** The request **
Please rewrite the records below, changing every "dirt patch" to "mud patch" and keeping everything else the same.

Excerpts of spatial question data
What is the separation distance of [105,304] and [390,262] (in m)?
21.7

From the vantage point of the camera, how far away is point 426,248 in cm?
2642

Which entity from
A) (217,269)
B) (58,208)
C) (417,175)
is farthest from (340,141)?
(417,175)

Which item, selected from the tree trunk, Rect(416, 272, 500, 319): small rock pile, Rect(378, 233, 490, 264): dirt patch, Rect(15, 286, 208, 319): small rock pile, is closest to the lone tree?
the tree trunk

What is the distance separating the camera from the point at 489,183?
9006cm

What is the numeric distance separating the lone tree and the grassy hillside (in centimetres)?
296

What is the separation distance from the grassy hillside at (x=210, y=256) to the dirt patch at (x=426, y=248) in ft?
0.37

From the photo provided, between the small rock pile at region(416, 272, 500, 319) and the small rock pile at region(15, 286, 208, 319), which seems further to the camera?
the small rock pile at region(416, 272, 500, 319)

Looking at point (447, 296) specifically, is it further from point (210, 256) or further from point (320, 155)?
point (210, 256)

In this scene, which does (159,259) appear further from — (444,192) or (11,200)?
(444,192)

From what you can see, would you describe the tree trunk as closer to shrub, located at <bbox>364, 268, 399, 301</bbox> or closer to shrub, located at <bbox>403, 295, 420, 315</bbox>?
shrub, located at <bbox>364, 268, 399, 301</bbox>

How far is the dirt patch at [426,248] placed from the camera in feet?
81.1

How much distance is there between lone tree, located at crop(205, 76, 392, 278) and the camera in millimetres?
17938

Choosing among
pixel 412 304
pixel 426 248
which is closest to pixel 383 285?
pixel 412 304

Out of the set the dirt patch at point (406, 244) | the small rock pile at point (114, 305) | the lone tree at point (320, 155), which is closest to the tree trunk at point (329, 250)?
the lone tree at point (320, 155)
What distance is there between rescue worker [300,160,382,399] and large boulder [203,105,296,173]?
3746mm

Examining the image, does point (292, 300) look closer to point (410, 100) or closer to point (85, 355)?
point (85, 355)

** Task result **
What is the separation distance of [105,304] and [390,262] (in m)?
21.7

From the vantage point of the camera, how far away is point 426,248 in cm?
2642

Which entity from
A) (217,269)
B) (58,208)
C) (417,175)
is farthest from (340,141)?
(417,175)

Which item, selected from the tree trunk, Rect(416, 272, 500, 319): small rock pile, Rect(378, 233, 490, 264): mud patch, Rect(15, 286, 208, 319): small rock pile, is closest to the lone tree?
the tree trunk

What is the distance separating the camera from the point at 489,183?
9006cm

What is the numeric distance separating the lone tree and the grassy hillside (in centimetres)?
296

What is the separation distance from the grassy hillside at (x=210, y=256) to the mud patch at (x=426, y=248) in ft?
0.37

From the photo provided, between the small rock pile at region(416, 272, 500, 319) and the small rock pile at region(15, 286, 208, 319), which seems further to the camera?
the small rock pile at region(416, 272, 500, 319)

Looking at point (447, 296) specifically, is it further from point (210, 256) or further from point (320, 155)?
point (210, 256)

In this scene, which does (159,259) appear further from — (444,192) or (11,200)?
(444,192)

From what you can see, would you describe the tree trunk as closer to shrub, located at <bbox>364, 268, 399, 301</bbox> or closer to shrub, located at <bbox>403, 295, 420, 315</bbox>?
shrub, located at <bbox>364, 268, 399, 301</bbox>

How far is the mud patch at [426,248] placed from the camera in feet?
81.1

How much distance is there between lone tree, located at crop(205, 76, 392, 278) and the camera in millimetres?
17938

Choosing among
pixel 412 304
pixel 426 248
which is closest to pixel 383 285?
pixel 412 304

Out of the set the mud patch at point (406, 244) | the small rock pile at point (114, 305) | the lone tree at point (320, 155), which is closest to the tree trunk at point (329, 250)?
the lone tree at point (320, 155)
What distance is there between rescue worker [300,160,382,399] and large boulder [203,105,296,173]?
3746mm

Examining the image, does point (292, 300) look closer to point (410, 100) or closer to point (85, 355)?
point (85, 355)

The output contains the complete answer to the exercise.